It is well known that Sir Rupert Jackson retires on the 7th March.  There are several reviews of the work Sir Rupert has done in re-shaping civil procedure.  Here I want to look at a few of his judgments that have appeared on this blog over the years.  I am comforted (and have been comforted for quite a while) by the fact that Sir Rupert does not read blogs*.  The judgments cover relief from sanctions, lengthy trials, bundles (always a major factor on this blog) and Sir Rupert’s role as “enforcer” in ensuring compliance with the rules in relation to skeleton arguments.


 (*This is not hearsay. He told me this himself – so I know it to be true).


Before turning to the cases it is worthwhile pointing out the more general reviews of the reforms.

It is, in my view, too early to come to a view as to whether the reforms have been successful.  What is remarkable is that they have not been monitored at all. In his speech given yesterday Sir Rupert observed:

“5 Has anyone been systematically monitoring the effectiveness of the reforms? No. In November 2013, the CJC held a conference at UCL entitled ‘Justice after Jackson’, at which several speakers called for such an evaluation to take place. What was needed was for a university or similarly neutral body (a) to gather the contemporaneous evidence and (b) to make an objective assessment of the successes and failures of the reforms. Unfortunately, no university or similar body stepped forward to do that.1 Instead there has been a stream of journal articles, usually written by people who dislike this or that aspect of the reforms. For obvious reasons, no-one who is content would dream of writing an article to say that.”



It is a rule that all judges must, at some stage,  make a few comments about bundles. Sir Rupert is no exception. In Illife -v- Feltham Construction Ltd [2015] EWCA Civ 715.

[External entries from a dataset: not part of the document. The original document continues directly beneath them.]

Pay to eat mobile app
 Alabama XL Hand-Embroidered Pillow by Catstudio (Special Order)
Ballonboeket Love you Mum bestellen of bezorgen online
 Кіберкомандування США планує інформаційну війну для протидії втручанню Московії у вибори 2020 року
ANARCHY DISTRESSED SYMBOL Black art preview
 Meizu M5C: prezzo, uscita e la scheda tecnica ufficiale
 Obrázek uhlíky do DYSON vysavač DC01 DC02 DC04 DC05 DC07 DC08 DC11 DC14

“Part 5. The Court of Appeal bundle
  1. Paragraph 27 of Practice Direction 52C sets out clear rules concerning what should be included and – more importantly – what should be omitted from bundles prepared for the Court of Appeal. In particular, paragraph 27 (1) provides that the appeal bundle “must contain only those documents relevant to the appeal”.
  2. In the last TCC appeal which I heard (a complex case concerning the construction of a road in Gibraltar) the parties were scrupulous in complying with that rule. They thereby saved the court much valuable time. Not so in the present case. Here the parties set about doing precisely the opposite.
  3. The present appeal bundle (ignoring the authorities bundle) contains 2,550 pages. This includes numerous duplicates and irrelevant documents. There are at least two copies of Dr Goudsmit’s report and at least two copies of the JCT contract. The arrangement of the correspondence is, to put it charitably, chaotic. It is certainly not chronological. For example, I managed to track down the architect’s important letter of 12th May 2011 at page 1807. His follow-up letter dated 16th June 2011 is tucked away at page 2148. Mr Dearie’s email of 26th September 2011 (about the gap around the flue) is at page 359. Amongst the jumble of correspondence there are copies of superfluous authorities. The brief chronology furnished by the parties does not contain any page references to aid the hapless judge as he/she struggles to piece together the story of what happened.
  4. The appeal bundle should be an aid to the court, not an obstacle course. The practice direction governing the conduct of appeals is not difficult to understand. It serves a serious purpose. Experienced practitioners should do what it says.
  5. In the present case, as I indicated during argument, whatever the outcome of the appeal no party will be entitled to recover any costs referable to the preparation of the bundle.”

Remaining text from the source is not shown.